- [Passage for review]
If it's a healthy process, the sales part is each person showing their best self, not dishonestly misrepresenting themselves. 

But by far the biggest flaw I see during dating isn't overt deception about who we are. It's the foolish beliefs that:
- Love will overpower incompatibility 
- Marriage will change the person we love

Most of what folks say on here - if you ask them good questions - they acknowledge that they knew what was what before they conceived their first child. 





Cletus said:


> I've been mulling this around for a while here.
> 
> This is of course my opinion. I do not intend to imply that it is the only opinion, nor the only correct opinion. You may disagree with me; I won't be offended.
> 
> ...


----------



## Married but Happy (Aug 13, 2013)

So much depends on the person you marry. With my ex, I had to accept more and more and expect less and less. This time, apparently I can keep raising my expectations while simultaneously lowering my idea of what I have to put up with.


----------



## jb02157 (Apr 16, 2014)

I tend to agree but that it's more women than men who have the unrealistic expectations. Men are not trying to overreact and try to hold things together while women find a couple of "non-deal breaker level" items and they want a divorce,

When you think about it, it makes sense because men have a lot more to lose in a divorce, so they would be more incline to try to hold things together.


----------



## Blondilocks (Jul 4, 2013)

jb02157 said:


> I tend to agree but that it's more women than men who have the unrealistic expectations. Men are trying to overreact and try to hold things together while women find a couple of "non-deal breaker level" items and they want a divorce,
> 
> When you think about it, it makes sense because men have a lot more to lose in a divorce, so they would be more incline to try to hold things together.


What is a deal breaker for one isn't for another. I would be totally surprised if a woman divorced over the toilet seat being left up. 

I consider all threads as being important to the person who started it.

Sure, some may seem silly or attention-getters. And, these are easy enough to pass by without passing judgment and issuing condemning statements to the OP.


----------



## Lila (May 30, 2014)

MEM11363 said:


> Cletus,
> That's why compatibility matters as much as love. And it is also why you should pay close attention to what is happening while dating. For most folks, dating is a mix of 'sales cycle' and 'discovery' process.

- [Material provided]
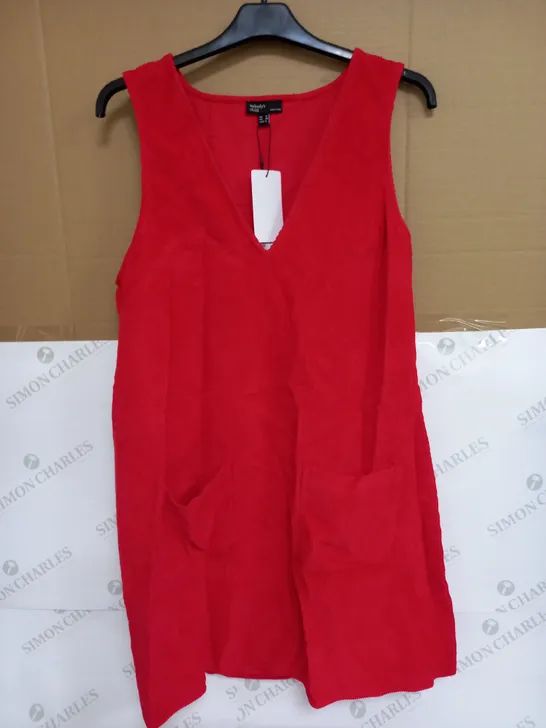 NOBODYS CHILD PIPER CORD PINNY IN WOVEN RED - UK 12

- [Your goal] Reproduce the forum discussion on marriage expectations from "I consider all" to "(May 30, 2014)", substituting "discussions" for "threads".

- [Solution for this exercise]
I consider all discussions as being important to the person who started it.

Sure, some may seem silly or attention-getters. And, these are easy enough to pass by without passing judgment and issuing condemning statements to the OP.


----------



## Lila (May 30, 2014)